Document excerpt:

● ● ●

PTSD Awareness Day is observed every year on June 27th.PTSD stands for Post-Traumatic Stress Disorderand is a condition that many veterans and non-veterans alike suffer. PTSD can occur when someone experiences or witnesses a traumatic event. This condition wasn’t always understood properly by the medical or military community, and Department of Defense press releases often point to earlier attempts to identify PTSD symptoms in the wake of service in World War 2, Vietnam, and other conflicts.


PTSD Awareness Day will be observed on Saturday, June 27, 2020. June is also PTSD Awareness Month.


The History Of PTSD Awareness Day


In 2010, Senator Kent Conrad pushed to get official recognition of PTSD via a “day of awareness” in tribute to a North Dakota National Guard member who took his life following two tours in Iraq (S. Res. 541).


Staff Sergeant Joe Biel died in 2007 after suffering from PTSD; Biel committed suicide after his return from duty to his home state. SSgt. Biel’s birthday, June 27, was selected as the official PTSD Awareness Day, which is now observed every year.


How Do People Observe Post-Traumatic Stress Disorder Awareness Day?


Much of what is done to observe PTSD Awareness Day involves encouraging open talk about PTSD, its’ causes, symptoms, and most important of all, getting help for the condition. PTSD is, even in modern times, often misunderstood by those with no firsthand experience with the condition or those who suffer from it. PTSD Awareness Day is designed to help change that.


The Department of Defense publishes circulars, articles, and other materials to help educate and inform military members and their families about the condition. The Department of Veterans Affairs official site has several pages dedicated to PTSD, and when military members retiring or separating from the service fill out VA claim forms for service-connected injuries, illnesses, or disabilities, there is an option to be evaluated for PTSD as a part of the VA claims process.


What Is Post-Traumatic Stress Disorder?


As mentioned above, PTSD can be the result of experiencing or witnessing a traumatic event. The specific nature of the trauma can and does vary greatly. Medical experts are quick to point out that while combat and combat-related military service can be traumatic, not everyone who serves under such conditions reacts the same way. Some may develop symptoms of PTSD, while others may be unaffected.


Post-Traumatic Stress Disorder: How Widespread Is It?


Some sources estimate that as many as 70% of all Americans have experienced a traumatic event sufficient to cause PTSD or PTSD-like symptoms. That does not mean that all 70% of Americans WILL suffer from PTSD. Using these statistics, some 224 million Americans have experienced a traumatic event. Of that number, some 20% will develop PTSD symptoms, roughly 44 million people.

Of that 44 million, an estimated eight percent experience active PTSD symptoms at any one time. An estimated 50% of all mental health patients are also diagnosed with Post-Traumatic Stress Disorder.

● ● ●

[Saved entries]
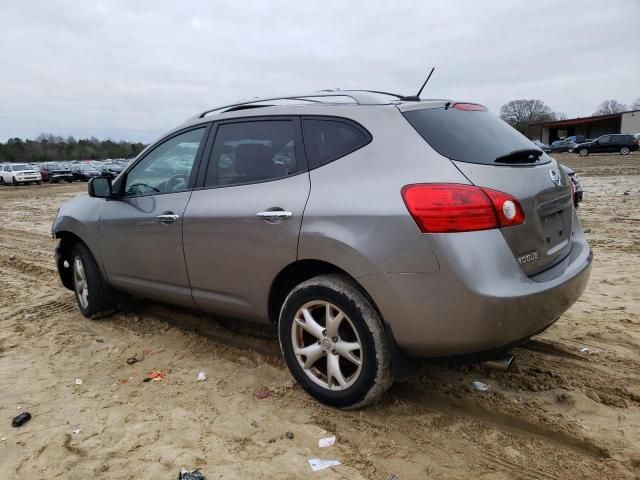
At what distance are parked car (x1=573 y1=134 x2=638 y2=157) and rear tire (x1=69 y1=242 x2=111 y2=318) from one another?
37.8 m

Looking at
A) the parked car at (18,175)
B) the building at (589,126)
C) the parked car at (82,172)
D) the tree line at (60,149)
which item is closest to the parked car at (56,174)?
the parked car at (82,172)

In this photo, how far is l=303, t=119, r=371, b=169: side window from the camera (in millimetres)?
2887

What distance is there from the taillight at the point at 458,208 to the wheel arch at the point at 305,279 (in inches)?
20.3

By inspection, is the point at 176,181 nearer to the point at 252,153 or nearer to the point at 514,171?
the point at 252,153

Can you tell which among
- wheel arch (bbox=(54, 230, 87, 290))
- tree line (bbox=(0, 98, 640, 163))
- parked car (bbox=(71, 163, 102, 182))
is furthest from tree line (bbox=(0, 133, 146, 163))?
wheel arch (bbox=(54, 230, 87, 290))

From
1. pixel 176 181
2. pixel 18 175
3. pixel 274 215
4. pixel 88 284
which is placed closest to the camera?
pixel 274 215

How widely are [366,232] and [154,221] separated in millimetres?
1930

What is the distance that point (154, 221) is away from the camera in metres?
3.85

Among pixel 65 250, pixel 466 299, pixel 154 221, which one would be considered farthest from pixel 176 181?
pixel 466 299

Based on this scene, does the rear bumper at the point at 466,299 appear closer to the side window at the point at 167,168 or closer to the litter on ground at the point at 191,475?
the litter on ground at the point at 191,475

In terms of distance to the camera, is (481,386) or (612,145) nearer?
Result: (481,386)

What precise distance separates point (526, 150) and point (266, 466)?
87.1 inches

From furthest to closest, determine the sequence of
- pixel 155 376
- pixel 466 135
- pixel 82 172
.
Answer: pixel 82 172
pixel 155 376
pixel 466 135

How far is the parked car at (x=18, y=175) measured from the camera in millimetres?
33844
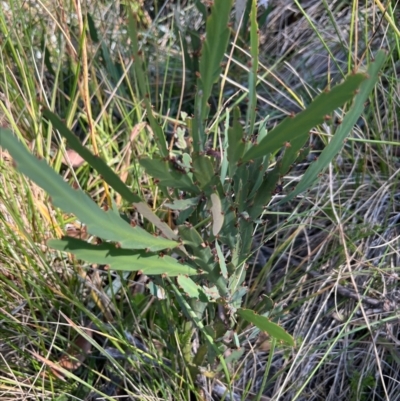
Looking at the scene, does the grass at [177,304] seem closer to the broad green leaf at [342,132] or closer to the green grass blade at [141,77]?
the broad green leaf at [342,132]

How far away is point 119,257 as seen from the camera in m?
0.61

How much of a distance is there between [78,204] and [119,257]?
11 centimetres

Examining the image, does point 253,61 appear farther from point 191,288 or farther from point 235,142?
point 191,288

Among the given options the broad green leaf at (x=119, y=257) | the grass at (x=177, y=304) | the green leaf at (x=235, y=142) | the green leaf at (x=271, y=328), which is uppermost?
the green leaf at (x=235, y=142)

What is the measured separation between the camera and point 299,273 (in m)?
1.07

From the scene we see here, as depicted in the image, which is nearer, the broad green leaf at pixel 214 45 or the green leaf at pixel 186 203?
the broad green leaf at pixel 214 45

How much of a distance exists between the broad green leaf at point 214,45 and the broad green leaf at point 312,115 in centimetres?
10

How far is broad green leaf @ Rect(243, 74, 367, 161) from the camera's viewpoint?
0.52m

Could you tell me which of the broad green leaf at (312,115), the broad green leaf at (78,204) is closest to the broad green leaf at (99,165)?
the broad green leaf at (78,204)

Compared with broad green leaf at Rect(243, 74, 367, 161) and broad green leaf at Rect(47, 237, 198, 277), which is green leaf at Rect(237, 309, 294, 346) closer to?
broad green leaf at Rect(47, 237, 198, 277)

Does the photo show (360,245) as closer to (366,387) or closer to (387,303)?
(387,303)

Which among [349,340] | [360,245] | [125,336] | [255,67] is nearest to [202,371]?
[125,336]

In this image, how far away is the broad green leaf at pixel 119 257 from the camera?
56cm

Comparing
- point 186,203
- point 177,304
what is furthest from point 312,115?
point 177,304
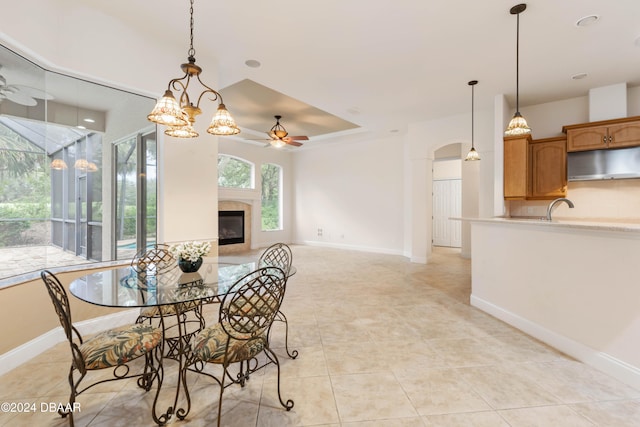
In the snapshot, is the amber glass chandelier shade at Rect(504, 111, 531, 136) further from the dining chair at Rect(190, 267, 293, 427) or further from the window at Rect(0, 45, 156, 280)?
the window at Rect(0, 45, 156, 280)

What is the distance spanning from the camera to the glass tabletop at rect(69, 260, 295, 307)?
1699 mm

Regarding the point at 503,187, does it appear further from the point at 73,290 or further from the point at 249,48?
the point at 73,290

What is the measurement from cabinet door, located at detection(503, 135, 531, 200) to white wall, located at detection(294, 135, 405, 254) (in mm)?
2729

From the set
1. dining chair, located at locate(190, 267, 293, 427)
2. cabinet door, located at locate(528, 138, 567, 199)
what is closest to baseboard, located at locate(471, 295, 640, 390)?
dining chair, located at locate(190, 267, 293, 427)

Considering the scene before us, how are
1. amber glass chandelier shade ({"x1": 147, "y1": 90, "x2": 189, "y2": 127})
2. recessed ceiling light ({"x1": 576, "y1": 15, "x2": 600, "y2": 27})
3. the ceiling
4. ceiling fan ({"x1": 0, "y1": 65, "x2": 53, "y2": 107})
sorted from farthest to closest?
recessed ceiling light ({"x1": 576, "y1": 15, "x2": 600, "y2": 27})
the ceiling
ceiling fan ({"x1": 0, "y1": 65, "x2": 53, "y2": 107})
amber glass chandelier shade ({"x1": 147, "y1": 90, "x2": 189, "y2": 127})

● ● ●

Activity: Repeat the passage of the PTSD Awareness Day text between "Of that 44 million, an" and "Post-Traumatic Stress Disorder.", inclusive. The saved entries aren't needed here.

Exercise answer:
Of that 44 million, an estimated eight percent experience active PTSD symptoms at any one time. An estimated 50% of all mental health patients are also diagnosed with Post-Traumatic Stress Disorder.